Rio de Janeiro - As Indústrias Nucleares do Brasil (INB) levaram cinco dias para detectar que houve um pequeno vazamento de material radioativo no setor de produção de pó da fábrica de combustível nuclear, localizada em e Resende (RJ), e outros dois dias para comunicar o incidente à Comissão Nacional de Energia Nuclear (CNEN), órgão fiscalizador do setor. O problema ocorrido em 19 de março é o terceiro do gênero desde que a unidade foi inaugurada, em 2000, e é o primeiro a ser divulgado à imprensa. Quatro funcionários estavam na sala em que foi percebido o vazamento, mas não foram contaminados. Eles passaram por rigorosos testes no Instituto de Radioproteção e Dosimetria da CNEN, na Barra da Tijuca.
''O vazamento foi pequeno e a quantidade de radiação a que eles ficaram expostos é menor do que se tivessem tirado uma radiografia'', afirmou o presidente da comissão, Odair Dias Gonçalves. Ainda assim, Gonçalves entendeu que houve falhas da INB em detectar o problema. Ele informou que a CNEN vai estudar soluções para que se descubra mais cedo vazamentos do gênero e exigir que as medidas sejam adotadas pela empresa. A coordenadora de Instalações Nucleares da CNEN, Conceição Koide, também apontou falhas na comunicação do incidente à comissão. ''As normas prevêem que a comunicação seja imediata'', afirmou.

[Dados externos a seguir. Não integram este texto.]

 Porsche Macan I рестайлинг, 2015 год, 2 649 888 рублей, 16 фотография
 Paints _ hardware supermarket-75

O diretor de Produção do Combustível Nuclear, Samuel Fayad, negou os problemas. Segundo ele, o que houve foi um microvazamento, insuficiente para ser percebido pelos sensores que disparam o alarme e paralisam as atividades da fábrica, que produz o combustível que abastece as usinas nucleares de Angra dos Reis. ''Esse tipo de vazamento é captado pelo filtro, que é trocado diariamente, e as normas prevêem que esse filtro só seja analisado 48 horas depois. Nem que os nossos funcionários ficassem um ano recebendo aquela radiação, ela chegaria ao nível crítico. Foi uma situação irrelevante e por isso a comunicação não precisa ser imediata'', afirmou Fayad.

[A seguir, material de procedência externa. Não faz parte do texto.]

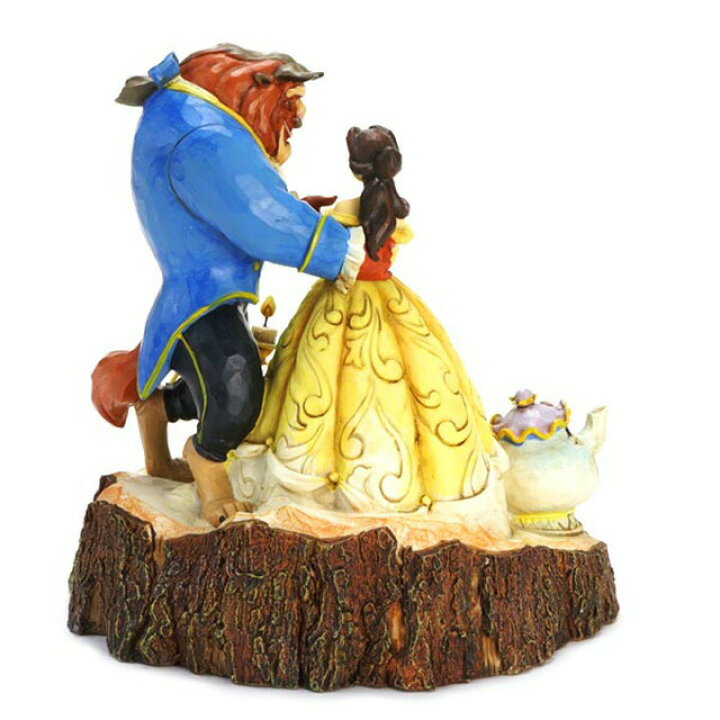 楽天市場】【早い者勝ち！限界価格】エネスコ enesco. ディズニー 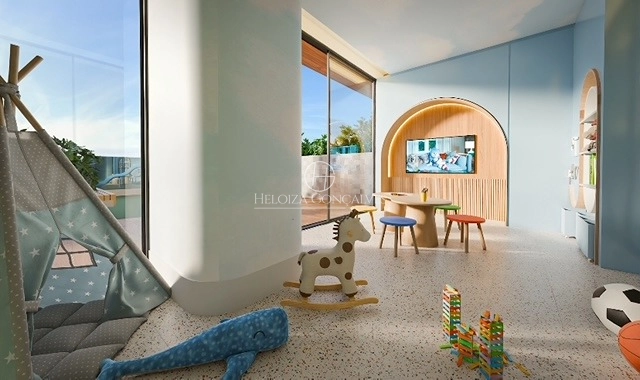 null: 19ª foto da galeria de imagens do imóvel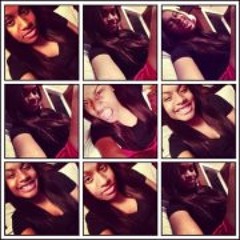 Lucy Rest'Peacefully Ivan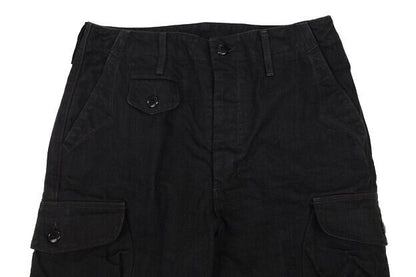 FREEWHEELERS(フリーホイーラーズ)～"TIMBER CRUISER" TROUSERS～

O material que vazou foi o óxido de urânio, um pó que depois de processado se transforma nas pastilhas de urânio. De acordo com a CNEN, o vazamento teria ocorrido na junção de uma mangueira. Fayad explicou que o sistema de conexão da mangueira foi reajustado, mas não se pode garantir que o vazamento partiu dali. ''Apenas um filtro captou aumento da radiação. Não se sabe se ele foi contaminado antes de ser instalado, por exemplo. A indústria não é perfeita. O equipamento não funciona 100% o ano todo e por isso nós vamos corrigindo'', reagiu Fayad.